Fale sobre o recebimento do Gusi Peace Prize e a que você credita essa conquista.

O Gusi Peace Prize, que tem grande prestígio mundial, especialmente na Ásia, reconhece personalidades mundo afora, que se destacam em diferentes áreas, como a Medicina. Ele reconhece o trabalho médico focado no coletivo, observando evidências científicas, sem desviar-se da qualidade e da segurança do paciente, sempre atento aos resultados, desfechos e outcomes. Para mim foi uma grande honra e um enorme orgulho ser agraciado com o prêmio em 2017. Credito essa conquista ao reconhecimento do trabalho realizado pelo nosso grupo à frente da AMB, que deu à entidade mais prestígio, visibilidade e fortaleza.

Em sua opinião, como a humanização vem sido trabalhada nos hospitais brasileiros?

Ações de humanização ocorrem sempre, embora precisemos falar disso continuamente, para que os profissionais de saúde entendam sua importância e não a deixem naufragar na correria, na tecnologia e na ignorância. O médico deve sempre ter em mente que o paciente é o mais importante, pois em prol de fazer o melhor devemos nos dedicar com afinco na busca de conhecimentos, termos disponibilidade e gostar muito do que fazemos.

Como a tecnologia melhorou ou piorou as ações de humanização nos hospitais?

A tecnologia ajuda na humanização, quando bem utilizada, para que ofereçamos o que tem de melhor aos nossos queridos pacientes. Algumas premissas são importantes: nem tudo que é novo é bom; existem pesquisas boas, ruins e que atrapalham; devemos sempre avaliar risco-benefício; a nova tecnologia é efetiva (funciona?), é eficaz (o quão bem?), é eficiente (a que custo?), tem equidade (para quantos?). Somos chamados a conhecer, estudar, incorporar novas tecnologias o tempo todo e devemos ser criteriosos no que fazemos, inclusive incorporar novas tecnologias. Notadamente na Medicina, novas tecnologias significam altos custos. Isso num setor que já tem gastos crescentes e existem enormes dificuldades para seu adequado financiamento.

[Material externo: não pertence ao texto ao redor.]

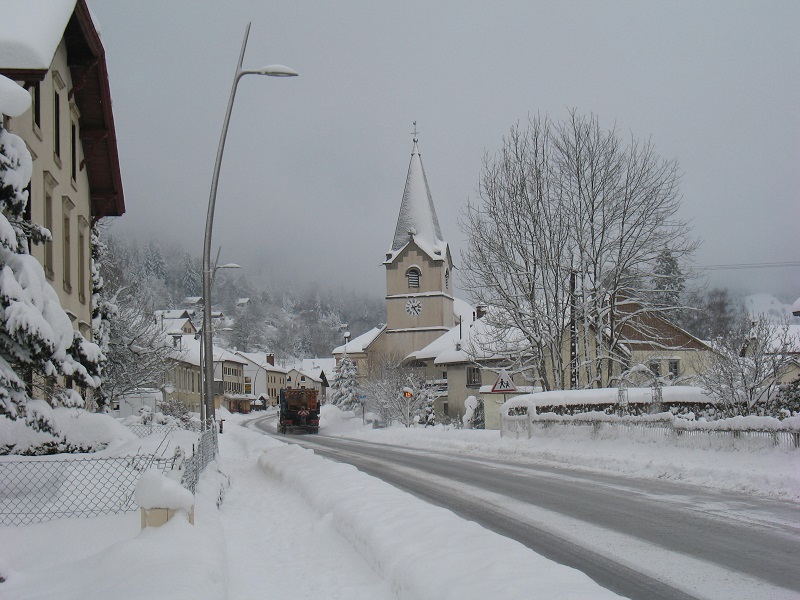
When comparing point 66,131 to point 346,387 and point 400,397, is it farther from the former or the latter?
point 346,387

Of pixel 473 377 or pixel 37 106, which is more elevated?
pixel 37 106

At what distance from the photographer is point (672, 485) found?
46.5 ft

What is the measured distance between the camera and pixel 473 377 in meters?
62.2

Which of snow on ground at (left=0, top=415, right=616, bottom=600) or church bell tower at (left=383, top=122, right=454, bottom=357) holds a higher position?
church bell tower at (left=383, top=122, right=454, bottom=357)

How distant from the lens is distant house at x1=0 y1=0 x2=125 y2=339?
13.3 metres

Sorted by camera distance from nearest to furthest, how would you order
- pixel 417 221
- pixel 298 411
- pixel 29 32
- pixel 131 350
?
pixel 29 32 < pixel 131 350 < pixel 298 411 < pixel 417 221

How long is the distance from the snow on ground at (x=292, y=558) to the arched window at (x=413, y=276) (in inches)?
3146

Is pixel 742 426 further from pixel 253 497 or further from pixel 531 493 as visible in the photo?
pixel 253 497

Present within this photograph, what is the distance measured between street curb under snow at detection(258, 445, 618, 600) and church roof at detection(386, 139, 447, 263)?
259 ft

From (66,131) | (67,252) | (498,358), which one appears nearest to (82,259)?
(67,252)

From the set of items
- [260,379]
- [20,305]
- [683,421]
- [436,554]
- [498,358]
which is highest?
[260,379]

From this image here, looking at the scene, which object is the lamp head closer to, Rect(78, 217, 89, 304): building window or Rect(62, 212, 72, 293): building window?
Rect(62, 212, 72, 293): building window

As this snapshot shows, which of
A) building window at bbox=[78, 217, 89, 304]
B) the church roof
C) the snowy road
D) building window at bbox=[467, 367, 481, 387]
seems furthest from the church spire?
the snowy road

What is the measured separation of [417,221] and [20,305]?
83.0m
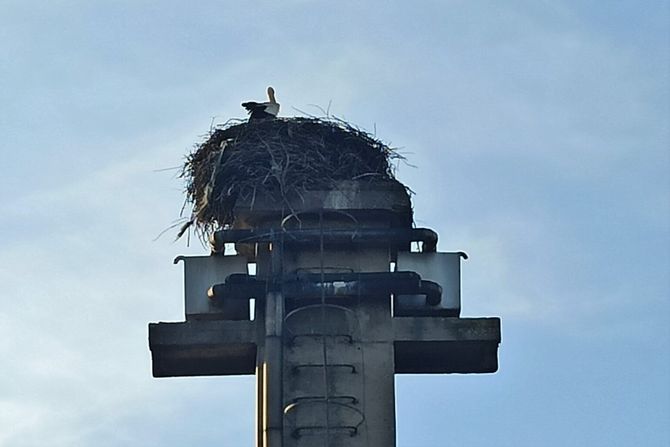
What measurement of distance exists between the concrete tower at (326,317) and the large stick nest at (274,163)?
0.16 metres

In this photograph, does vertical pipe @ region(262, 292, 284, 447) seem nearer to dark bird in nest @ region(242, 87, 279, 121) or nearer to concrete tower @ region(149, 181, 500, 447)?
concrete tower @ region(149, 181, 500, 447)

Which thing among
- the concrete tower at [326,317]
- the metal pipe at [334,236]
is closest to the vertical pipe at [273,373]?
the concrete tower at [326,317]

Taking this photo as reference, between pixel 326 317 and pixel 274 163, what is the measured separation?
156 cm

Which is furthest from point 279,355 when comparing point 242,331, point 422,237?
point 422,237

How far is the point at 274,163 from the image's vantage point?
19.5 m

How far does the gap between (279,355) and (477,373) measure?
1.79 metres

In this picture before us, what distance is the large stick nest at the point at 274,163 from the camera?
63.7ft

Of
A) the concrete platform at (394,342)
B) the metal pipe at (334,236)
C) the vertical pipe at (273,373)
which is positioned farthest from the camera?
the metal pipe at (334,236)

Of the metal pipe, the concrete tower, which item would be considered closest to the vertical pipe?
the concrete tower

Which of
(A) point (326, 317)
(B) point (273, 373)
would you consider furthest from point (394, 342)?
(B) point (273, 373)

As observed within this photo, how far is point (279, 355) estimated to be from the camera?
60.1ft

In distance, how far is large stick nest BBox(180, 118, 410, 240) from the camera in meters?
19.4

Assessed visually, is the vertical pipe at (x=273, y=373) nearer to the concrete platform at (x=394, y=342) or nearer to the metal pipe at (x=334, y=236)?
the concrete platform at (x=394, y=342)

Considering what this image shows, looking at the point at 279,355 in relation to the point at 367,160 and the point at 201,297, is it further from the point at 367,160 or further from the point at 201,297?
the point at 367,160
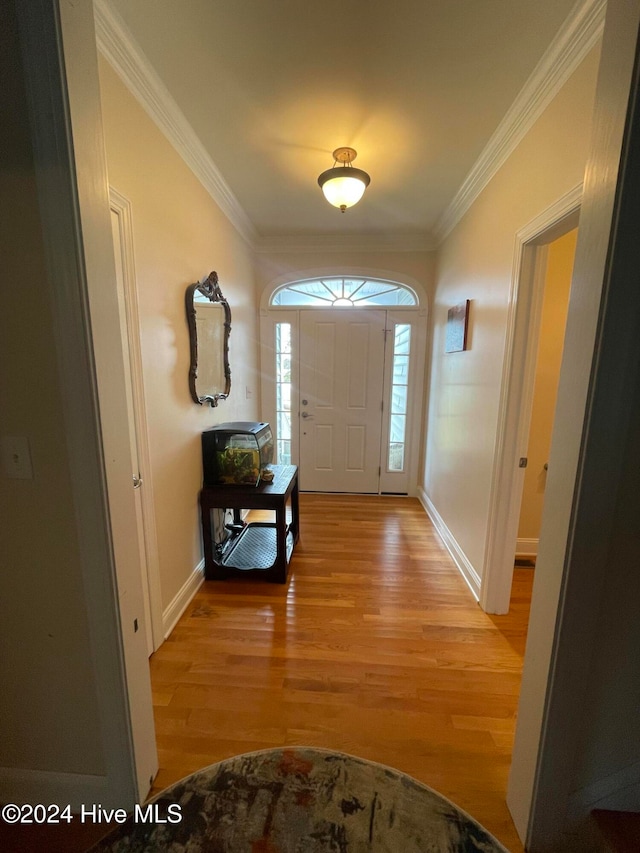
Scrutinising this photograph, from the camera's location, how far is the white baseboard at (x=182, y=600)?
1815 millimetres

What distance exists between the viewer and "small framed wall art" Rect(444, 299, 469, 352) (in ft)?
7.95

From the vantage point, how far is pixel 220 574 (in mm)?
2285

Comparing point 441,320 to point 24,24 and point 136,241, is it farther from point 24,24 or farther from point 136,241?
point 24,24

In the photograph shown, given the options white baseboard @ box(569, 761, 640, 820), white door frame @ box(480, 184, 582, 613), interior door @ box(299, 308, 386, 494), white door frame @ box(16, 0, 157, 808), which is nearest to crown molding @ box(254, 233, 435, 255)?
interior door @ box(299, 308, 386, 494)

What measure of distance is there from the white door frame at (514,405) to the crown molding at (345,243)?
184 centimetres

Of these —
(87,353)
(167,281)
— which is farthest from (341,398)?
(87,353)

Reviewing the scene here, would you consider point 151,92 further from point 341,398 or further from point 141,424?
point 341,398

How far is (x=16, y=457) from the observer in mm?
892

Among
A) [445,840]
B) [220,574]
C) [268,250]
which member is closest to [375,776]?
[445,840]

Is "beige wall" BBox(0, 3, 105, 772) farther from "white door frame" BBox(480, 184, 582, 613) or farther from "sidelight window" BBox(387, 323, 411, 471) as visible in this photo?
"sidelight window" BBox(387, 323, 411, 471)

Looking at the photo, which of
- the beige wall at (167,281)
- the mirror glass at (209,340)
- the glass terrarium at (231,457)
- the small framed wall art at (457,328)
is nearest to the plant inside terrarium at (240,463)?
the glass terrarium at (231,457)

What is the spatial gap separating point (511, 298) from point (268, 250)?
103 inches

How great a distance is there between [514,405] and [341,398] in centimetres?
210

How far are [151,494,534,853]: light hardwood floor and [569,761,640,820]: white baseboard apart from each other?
0.75 feet
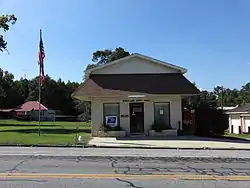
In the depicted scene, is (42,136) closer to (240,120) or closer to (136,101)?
(136,101)

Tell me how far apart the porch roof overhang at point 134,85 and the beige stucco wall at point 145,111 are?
671mm

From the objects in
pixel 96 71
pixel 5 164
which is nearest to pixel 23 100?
pixel 96 71

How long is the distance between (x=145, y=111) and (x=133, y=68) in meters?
3.79

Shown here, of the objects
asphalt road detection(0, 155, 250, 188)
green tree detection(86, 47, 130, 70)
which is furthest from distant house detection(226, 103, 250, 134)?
asphalt road detection(0, 155, 250, 188)

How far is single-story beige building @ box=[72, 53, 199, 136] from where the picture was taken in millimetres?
29641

Por que podemos dizer que o Brasil tem protagonismo mundial quando se fala em saúde e Medicina?

O Brasil tem excelente Medicina, com reconhecimento internacional em várias especialidades médicas e áreas de atuação há muitos anos. O país possui faculdades de medicina de reconhecimento internacional, hospitais, médicos e muitos outros profissionais de saúde. Entretanto, temos medo do que vem acontecendo há alguns anos, com a indiscriminada e irresponsável abertura de novas faculdades de Medicina, sem o devido zelo para formar bons médicos. O país do “mais”, mas sem qualidade. Há escolas médicas demais – já são mais de trezentas –, formando cada vez pior. Os exemplos estão no mercado, comprovados através de diferentes avaliações. Se analisarmos o setor como um todo atualmente, podemos dizer que a saúde pública está caótica, com raras exceções. E que a saúde suplementar também vive crises, pois no seu tripé de sustentação – pacientes (usuários), prestadores (incluindo médicos) e operadoras de saúde – todos estão insatisfeitos. Repensar este sistema é urgente e necessário para termos sustentabilidade, focando na qualidade assistencial e na segurança dos nossos pacientes.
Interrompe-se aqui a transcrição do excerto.